Berkeley High food court concept still off in distance

By Jon Mays Daily Planet staff
Friday January 19, 2001

A group of parents are brainstorming ways to keep more Berkeley High School students on campus for lunch by providing hot lunches and places to sit and eat. 

They want benches, tables, gazebos and a temporary shelter in the main courtyard and are looking at the possibility of providing a mobile food preparation unit (also referred to as a “roach coach”) on campus.  

The mobile food unit would be able to provide students with 400 lunches a day.  

“With this little bit of space we want to serve as many students as possible,” said Gail Keleman, chair of the Berkeley High School Master Plan and Land Use Committee.  

The food unit could take up to four months to be approved, according to Dana Richards, a teacher at the school who serves on the committee. 

Eventually, the committee wants to develop the food court concept at the high school because downtown merchants have long-complained of up to 3,300 students infiltrating their businesses during lunch.  

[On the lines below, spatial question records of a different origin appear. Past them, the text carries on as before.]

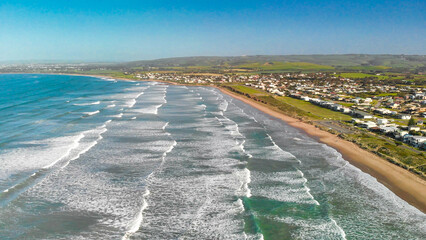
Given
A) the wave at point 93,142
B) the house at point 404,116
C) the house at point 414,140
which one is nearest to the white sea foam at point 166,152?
the wave at point 93,142

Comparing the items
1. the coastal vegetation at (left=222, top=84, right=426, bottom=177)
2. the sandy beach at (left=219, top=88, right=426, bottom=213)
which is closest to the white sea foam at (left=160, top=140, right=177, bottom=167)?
the sandy beach at (left=219, top=88, right=426, bottom=213)

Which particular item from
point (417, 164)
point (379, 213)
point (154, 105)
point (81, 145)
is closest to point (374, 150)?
point (417, 164)

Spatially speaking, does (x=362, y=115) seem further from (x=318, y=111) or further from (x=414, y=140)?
(x=414, y=140)

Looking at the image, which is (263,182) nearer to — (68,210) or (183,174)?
(183,174)

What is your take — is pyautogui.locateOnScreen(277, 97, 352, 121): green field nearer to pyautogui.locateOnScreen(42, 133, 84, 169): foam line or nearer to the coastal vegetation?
the coastal vegetation

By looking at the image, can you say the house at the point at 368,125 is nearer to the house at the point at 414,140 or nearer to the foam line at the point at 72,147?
the house at the point at 414,140
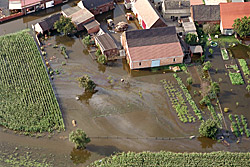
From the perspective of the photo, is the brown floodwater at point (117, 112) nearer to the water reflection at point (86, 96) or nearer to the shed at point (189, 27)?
the water reflection at point (86, 96)

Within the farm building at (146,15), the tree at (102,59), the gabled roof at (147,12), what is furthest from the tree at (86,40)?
the gabled roof at (147,12)

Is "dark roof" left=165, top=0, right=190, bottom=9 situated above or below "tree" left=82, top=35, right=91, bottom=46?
above

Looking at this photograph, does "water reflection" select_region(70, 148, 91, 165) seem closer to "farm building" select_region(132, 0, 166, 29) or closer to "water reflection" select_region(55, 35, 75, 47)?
"water reflection" select_region(55, 35, 75, 47)

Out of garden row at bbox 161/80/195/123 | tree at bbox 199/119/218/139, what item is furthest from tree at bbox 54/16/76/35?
tree at bbox 199/119/218/139

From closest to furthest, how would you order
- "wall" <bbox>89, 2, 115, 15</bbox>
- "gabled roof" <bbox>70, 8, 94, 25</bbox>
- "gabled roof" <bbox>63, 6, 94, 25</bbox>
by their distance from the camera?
"gabled roof" <bbox>70, 8, 94, 25</bbox> → "gabled roof" <bbox>63, 6, 94, 25</bbox> → "wall" <bbox>89, 2, 115, 15</bbox>

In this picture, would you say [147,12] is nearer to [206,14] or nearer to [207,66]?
[206,14]

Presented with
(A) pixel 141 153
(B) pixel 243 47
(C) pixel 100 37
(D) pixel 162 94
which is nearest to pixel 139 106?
(D) pixel 162 94

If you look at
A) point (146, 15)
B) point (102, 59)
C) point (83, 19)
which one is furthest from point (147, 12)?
point (102, 59)
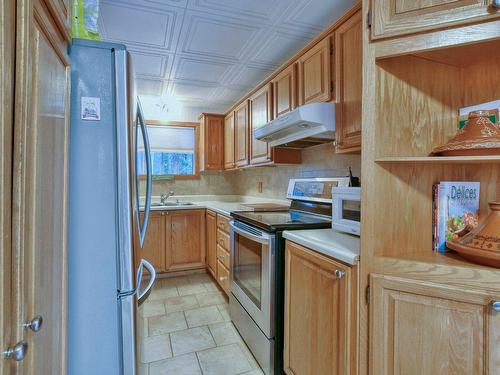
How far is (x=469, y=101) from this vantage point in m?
1.18

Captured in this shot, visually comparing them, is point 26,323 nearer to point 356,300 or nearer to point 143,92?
point 356,300

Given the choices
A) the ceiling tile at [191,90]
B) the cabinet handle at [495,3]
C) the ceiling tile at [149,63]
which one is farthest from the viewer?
the ceiling tile at [191,90]

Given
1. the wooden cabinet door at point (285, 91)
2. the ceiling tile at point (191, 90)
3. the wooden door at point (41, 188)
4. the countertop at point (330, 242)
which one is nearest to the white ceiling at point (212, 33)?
the ceiling tile at point (191, 90)

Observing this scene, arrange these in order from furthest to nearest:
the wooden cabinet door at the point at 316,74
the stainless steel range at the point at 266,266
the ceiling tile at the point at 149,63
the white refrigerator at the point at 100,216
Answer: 1. the ceiling tile at the point at 149,63
2. the wooden cabinet door at the point at 316,74
3. the stainless steel range at the point at 266,266
4. the white refrigerator at the point at 100,216

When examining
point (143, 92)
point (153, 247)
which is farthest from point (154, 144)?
point (153, 247)

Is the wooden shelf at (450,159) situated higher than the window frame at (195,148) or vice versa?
the window frame at (195,148)

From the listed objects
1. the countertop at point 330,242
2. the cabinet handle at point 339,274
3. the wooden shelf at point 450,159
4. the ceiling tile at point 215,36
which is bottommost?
the cabinet handle at point 339,274

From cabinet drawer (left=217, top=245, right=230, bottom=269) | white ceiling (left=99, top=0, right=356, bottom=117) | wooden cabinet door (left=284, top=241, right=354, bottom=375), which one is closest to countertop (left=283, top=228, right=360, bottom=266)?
wooden cabinet door (left=284, top=241, right=354, bottom=375)

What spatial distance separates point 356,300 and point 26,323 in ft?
3.53

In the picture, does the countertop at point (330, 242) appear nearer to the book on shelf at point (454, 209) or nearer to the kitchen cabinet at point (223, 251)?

The school has been without a cafeteria since it was damaged by the Loma Prieta earthquake in 1989. The school does have a food facility – referred to as “Elsie’s Shack” – for making lunches for low-income students. But that facility is slated for demolition as part of $20 million in improvements to the school. A few members of the committee have also suggested taking the equipment and constructing a new permanent facility instead of paying up to $80,000 for the temporary facility. Another suggestion is to move some food services into the “Good Food Café,” a state-of-the-art kitchen now used by children with special needs to learn valuable skills and provide meals for campus staff.  

All of these suggestions are still early in the planning stages but they are part of the work the committee has focused on for the past four years. Since 1996, Keleman said the Berkeley High School Master Plan and Land-use committee has looked at ways to create a uniform look for campus improvements. Before then, Keleman said many improvements were piecemeal projects with no unifying theme. 

“We would get a tomato plant next to a Redwood tree. It was a mish-mash of things,” she said. “We wanted to group so we didn’t end up with benches all over the place and Redwood Trees next to fruit trees.”